### YOUR INSTRUCTIONS
Copy every line from the one that holds "Musée de l'Air et de l'Espace - Affiches" to the end of the records below, exactly and with nothing else, but without any pictures.

##### GIVEN RECORDS

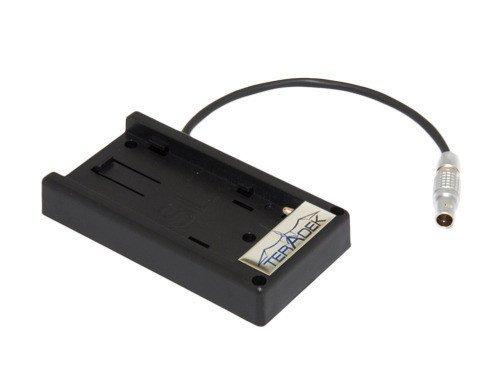Inc  Battery Adapter Plate for Sony L Series 7.2V Batteries to 2-Pin Lemo (Black) - Teradek Bit-635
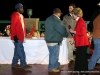 Clarksville's Christmas on the Cumberland Grand Opening (29)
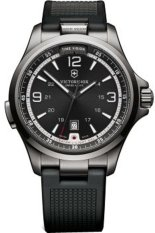 Victorinox Swiss Army Jam Tangan Premium - Hitam - Strap Rubber - VSA241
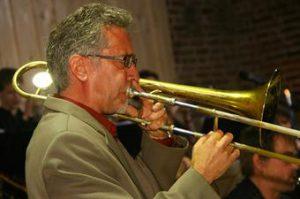 Allen Jacobson trombone_340_0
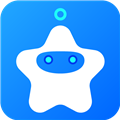 星星机APP下载 V4.4.0 安卓版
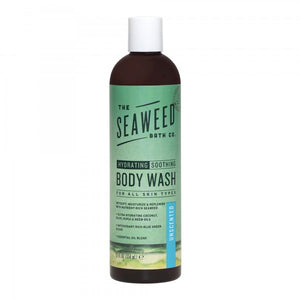 The Seaweed Co Body Wash Unscented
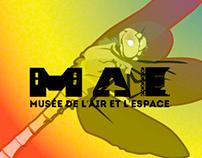 Musée de l'Air et de l'Espace - Affiches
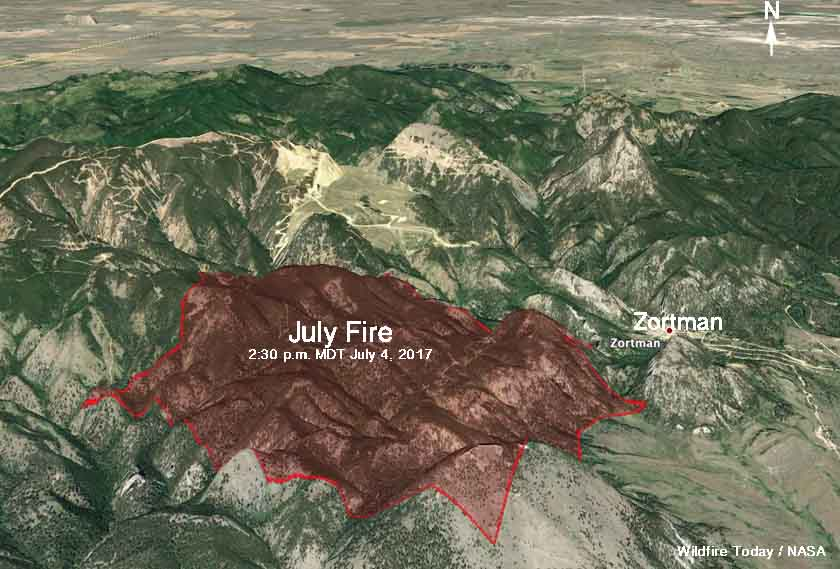 The July Fire Burns 1 000 Acres Near Zortman Montana Wildfire Today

##########

### REPLY TO THE EXERCISE
 Musée de l'Air et de l'Espace - Affiches
 The July Fire Burns 1 000 Acres Near Zortman Montana Wildfire Today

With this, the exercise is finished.